One of the limitations of this study is that the Oswestry may not be the ideal reference standard because the FRI was in part derived from this instrument. Future studies could further examine the validity of the FRI using a more general measure of function and disability such as the Physical Function Subscale of SF-36. Because patients were required to have a minimum level of disability on the Oswestry of 30%, our findings may not be generalizable to patients with lower levels of disability. Finally, future research needs to validate the psychometric properties of the FRI in patients with neck pain using a variety of statistical and clinically meaningful methods.

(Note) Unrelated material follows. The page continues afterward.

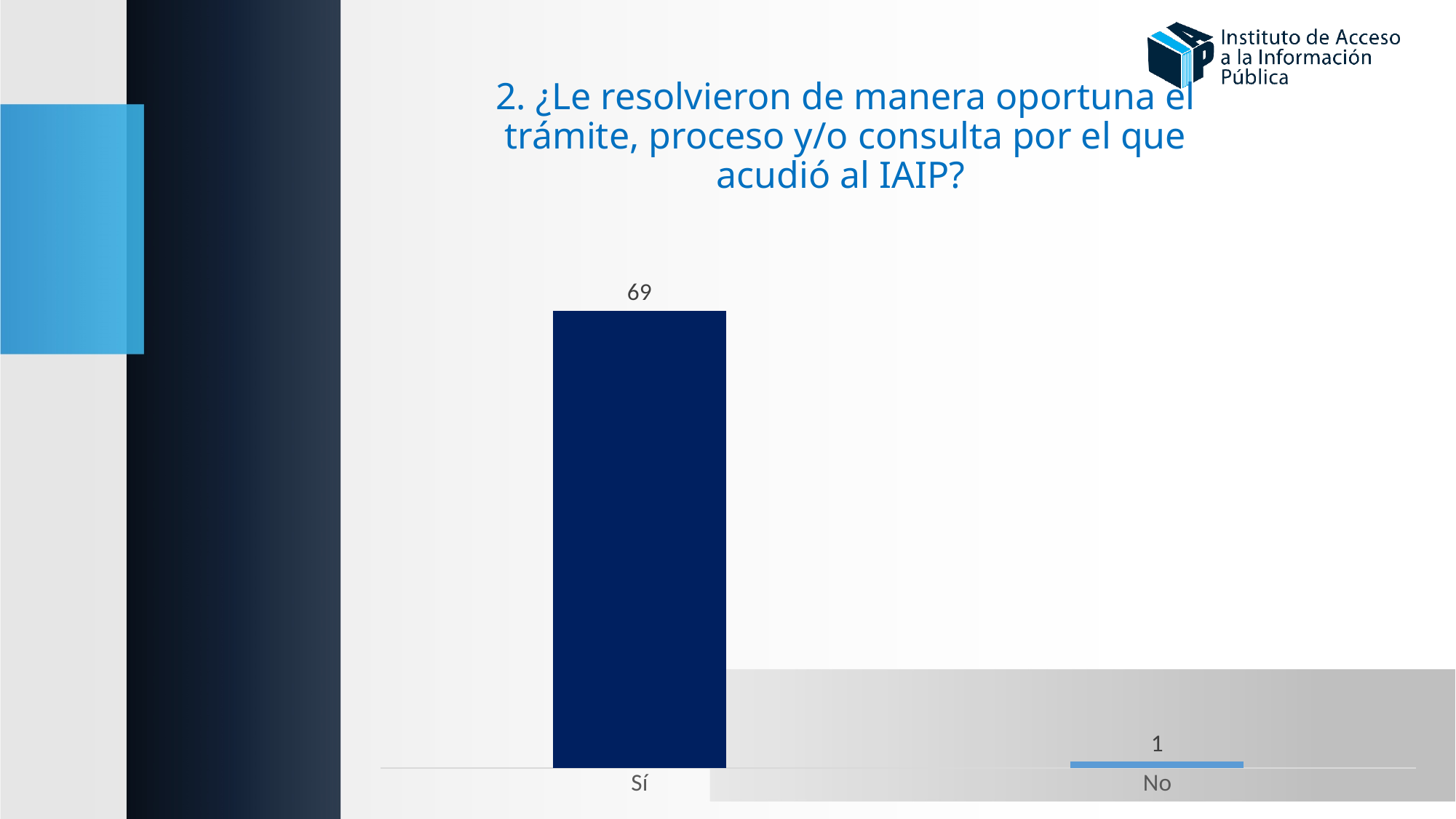
What kind of chart is shown on the slide? Bar chart What is the difference between the values for Sí and No? 68 What is the value for No? 1 What colour is the bar for Sí? Dark blue What is the title of the chart? 2. ¿Le resolvieron de manera oportuna el trámite, proceso y/o consulta por el que acudió al IAIP? How many categories are shown in the chart? 2 What is the total of the values for Sí and No? 70 What is the value for Sí? 69 Which is larger, the value for Sí or the value for No? Sí Which category has the highest value? Sí Which category has the lowest value? No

In the light of these considerations, combined with the FRI’s lower reliability, future research is necessary before the FRI can be recommended for widespread use.

Conclusion

The FRI is less reliable than the Oswestry but appears to have comparable validity and responsiveness. Before the FRI can be recommended for widespread use in patients with neck and low back pain, it should be further tested in patients with neck pain.

Disclaimer

The opinions or assertions contained herein are the private views of the author (JDC) and are not to be construed as official or as reflecting the views of the U.S. Air Force or Department of Defense.